O Plano Mérida foi acordado por Calderón com o ex-presidente dos EUA George W. Bush, após o sucesso de um plano semelhante com a Colômbia, e implicou nos primeiros três anos uma ajuda económica por parte dos EUA de 1,5 mil milhões de dólares. Os objetivos eram simples: acabar com o narcotráfico, desmantelar os cartéis e restabelecer a ordem social no país. Era, em suma, o declarar da guerra contra os cartéis, o narcotráfico e a violência.

Mas o número de homicídios dolosos nunca parou de subir até 2011, quando, em média, morreram 62 pessoas por dia. A partir daí, os números começaram, contudo, a cair para subir, de novo, em 2015. Neste ano, a média diária é de 77, tendo sido batido em junho o número recorde de homicídios dolosos - 2237 - desde o início de registos em 1997.
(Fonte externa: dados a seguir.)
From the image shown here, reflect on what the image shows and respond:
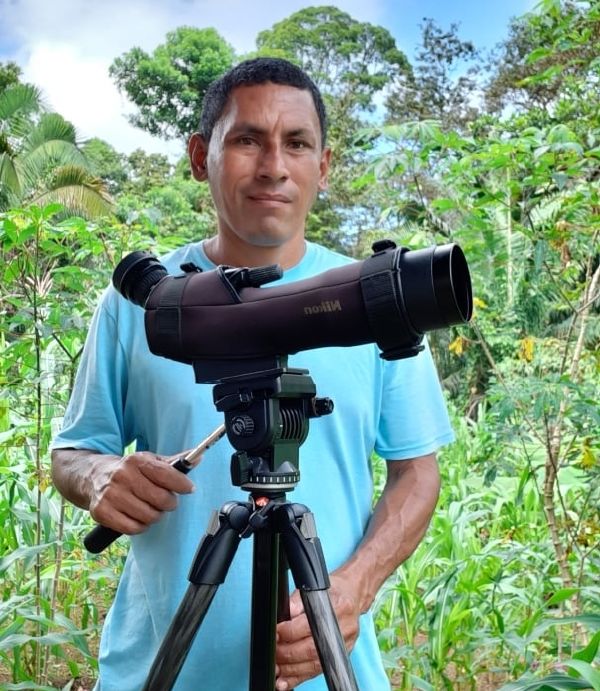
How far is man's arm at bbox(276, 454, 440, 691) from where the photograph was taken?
0.90 metres

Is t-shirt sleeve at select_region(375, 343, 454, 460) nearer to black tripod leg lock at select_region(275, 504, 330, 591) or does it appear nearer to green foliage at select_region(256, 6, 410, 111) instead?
black tripod leg lock at select_region(275, 504, 330, 591)

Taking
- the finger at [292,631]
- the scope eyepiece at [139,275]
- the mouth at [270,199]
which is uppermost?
the mouth at [270,199]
Em setembro, quando fez o balanço anual da sua presidência, Peña Nieto indicou que "recuperar a segurança é a mais alta exigência da sociedade e a mais alta prioridade do governo". E lembrou o trabalho feito e o facto de as autoridades terem "neutralizado 107 dos 122 criminosos mais perigosos" do México. O maior sucesso foi a captura em 2014 de Joaquín El Chapo Guzmán, foragido desde 2001. O líder do cartel de Sinaloa voltaria a fugir em 2015 para ser recapturado em 2016, tendo sido extraditado para os EUA. Mas tal só acelerou a luta pela liderança do cartel, com ainda maior violência, assim como do controlo territorial de todos os outros.

"Ainda temos muito que fazer", explicou Peña Nieto, que culpou também os governos locais e estatais pelos números da violência, dizendo que parte dos homicídios estão ligados a crimes comuns e não ao narcotráfico. Contudo, segundo a Semáforo Delictivo, 73% dos homicídios dolosos (13 513) foram execuções do crime organizado, o que representa um aumento de 53% em relação ao mesmo período do ano passado.

Por outro lado, não são só os homicídios dolosos que estão a aumentar no México. De acordo com a associação, a extorsão e roubo de automóveis subiu 16% entre janeiro e setembro em relação ao mesmo período do ano passado. As agressões aumentaram 14%, os sequestros subiram 9% e os assaltos a casas 3%. Roel vai mais longe e faz uma comparação entre os cinco primeiros anos de mandato de Calderón e os de Peña Nieto, se os números se mantiverem desta forma até final do ano. "Um aumento de 15% dos homicídios dolosos, de 12% nas execuções, de 25% nos sequestros, de 20% em extorsão e 22% nos assaltos a carros com violência", indicou. "Nada melhorou, tudo piorou."

O fundador da associação defende uma alteração total do modelo de combate à criminalidade que inclua a regulação das drogas no México, de forma a tirar o mercado aos cartéis. Sem uma alteração de modelo, não importará quem possa ganhar as eleições de julho de 2018, alega. O favorito à vitória é Andrés Manuel López Obrador, que já foi duas vezes candidato e agora surge à frente do partido Morena (centro-esquerda). Outra eventual candidata é a ex-primeira-dama Margarita Zavala, mulher de Calderón, que renunciou ao Partido Ação Nacional e quer concorrer como independente.